Though its protagonist extricated himself from a sand trap, “Stranger in a Strange Land” was essentially a safe, predictable approach shot, which applied some pressure to the series’ second episode to put The Book of Boba Fett in position to score better than par. Written by creator Jon Favreau and directed by Emmy-nominated Watchmen alum Steph Green, “The Tribes of Tatooine” boasts a listed running time of 53 minutes (counting recap and credits), longer than any episode of The Mandalorian except the Season 2 premiere (in which Fett first showed his face). It’s a more ambitious, better-paced episode that includes a stirring set piece, clever callbacks and crossovers, and a modest expansion of the series’ scope and lore, though it doesn’t defuse the spinoff’s central tension: Disney+ already has a streaming series about a man in Mandalorian armor who renounces bounty hunting. And no offense to Fennec, but Boba’s sidekick isn’t quite as cute. (Nothing and no one is.)

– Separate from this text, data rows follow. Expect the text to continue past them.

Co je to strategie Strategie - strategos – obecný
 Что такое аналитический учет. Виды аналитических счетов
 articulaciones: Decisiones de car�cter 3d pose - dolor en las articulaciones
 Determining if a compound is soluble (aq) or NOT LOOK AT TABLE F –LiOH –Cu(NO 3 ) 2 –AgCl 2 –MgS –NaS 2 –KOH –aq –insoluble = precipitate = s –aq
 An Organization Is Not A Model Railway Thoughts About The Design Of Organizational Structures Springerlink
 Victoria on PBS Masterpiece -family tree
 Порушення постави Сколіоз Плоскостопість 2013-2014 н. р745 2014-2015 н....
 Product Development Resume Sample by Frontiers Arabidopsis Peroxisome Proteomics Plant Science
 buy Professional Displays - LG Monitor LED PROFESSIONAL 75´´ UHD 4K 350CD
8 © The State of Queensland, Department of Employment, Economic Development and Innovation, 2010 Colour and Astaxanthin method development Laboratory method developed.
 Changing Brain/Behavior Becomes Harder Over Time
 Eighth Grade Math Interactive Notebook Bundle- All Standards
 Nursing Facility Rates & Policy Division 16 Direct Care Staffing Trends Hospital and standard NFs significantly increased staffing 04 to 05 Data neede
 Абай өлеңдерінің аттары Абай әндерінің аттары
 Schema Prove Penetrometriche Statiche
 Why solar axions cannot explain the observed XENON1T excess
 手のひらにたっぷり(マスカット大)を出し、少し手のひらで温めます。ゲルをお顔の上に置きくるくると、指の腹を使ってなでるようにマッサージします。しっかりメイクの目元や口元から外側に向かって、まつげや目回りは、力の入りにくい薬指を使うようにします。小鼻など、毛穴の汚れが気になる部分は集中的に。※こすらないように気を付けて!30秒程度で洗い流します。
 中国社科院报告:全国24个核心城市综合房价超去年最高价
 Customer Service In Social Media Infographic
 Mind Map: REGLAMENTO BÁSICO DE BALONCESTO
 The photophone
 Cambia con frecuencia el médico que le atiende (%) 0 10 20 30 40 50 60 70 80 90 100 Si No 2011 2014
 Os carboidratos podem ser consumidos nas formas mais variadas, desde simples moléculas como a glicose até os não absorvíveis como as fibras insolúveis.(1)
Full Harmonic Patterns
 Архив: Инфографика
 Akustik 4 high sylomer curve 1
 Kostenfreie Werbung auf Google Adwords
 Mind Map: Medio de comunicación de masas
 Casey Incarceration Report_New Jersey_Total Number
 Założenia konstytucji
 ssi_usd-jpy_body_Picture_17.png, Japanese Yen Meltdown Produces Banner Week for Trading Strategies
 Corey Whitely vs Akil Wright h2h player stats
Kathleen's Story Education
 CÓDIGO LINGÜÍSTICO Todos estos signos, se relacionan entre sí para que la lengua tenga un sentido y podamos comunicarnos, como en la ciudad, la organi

Like “Stranger in a Strange Land,” “The Tribes of Tatooine” plays out in both the past and present, though this time Favreau switches settings via bacta-tank dream only once instead of skipping back and forth. The episode starts in the post-Mandalorian timeline, as Fennec escorts the captive assassin from the premiere back to Boba’s palace. (Shand appears to have walked from Mos Espa to Boba’s palace after the injured daimyo was whisked back to his bacta.) Boba, back on his throne, questions the assassin, who in lieu of offering his name, rank, and serial number offers a choice “E chu ta,” a Huttese curse that could be a clue to who hired him.
8D8 explains that the assassin is a member of the Order of the Night Wind, just like Dr. Maguire’s wife from Good Will Hunting. Fennec, whose haughtiness suits her skills, says the Order is overpriced and that its clients are “paying for the name,” but when the torture droid repeats, “There is no way he will talk,” it sounds as if he’s speaking from experience. However, Fennec finds one way: She drops the assassin into Jabba’s rancor pit, which Bib Fortuna evidently declined to restock. Not knowing that a rat has replaced the rancor Luke Skywalker killed—which speaks to some out-of-date intel—the assassin seems to give up his employer: Mayor Mok Shaiz, who refused to pay tribute to Lord Fett in the first episode.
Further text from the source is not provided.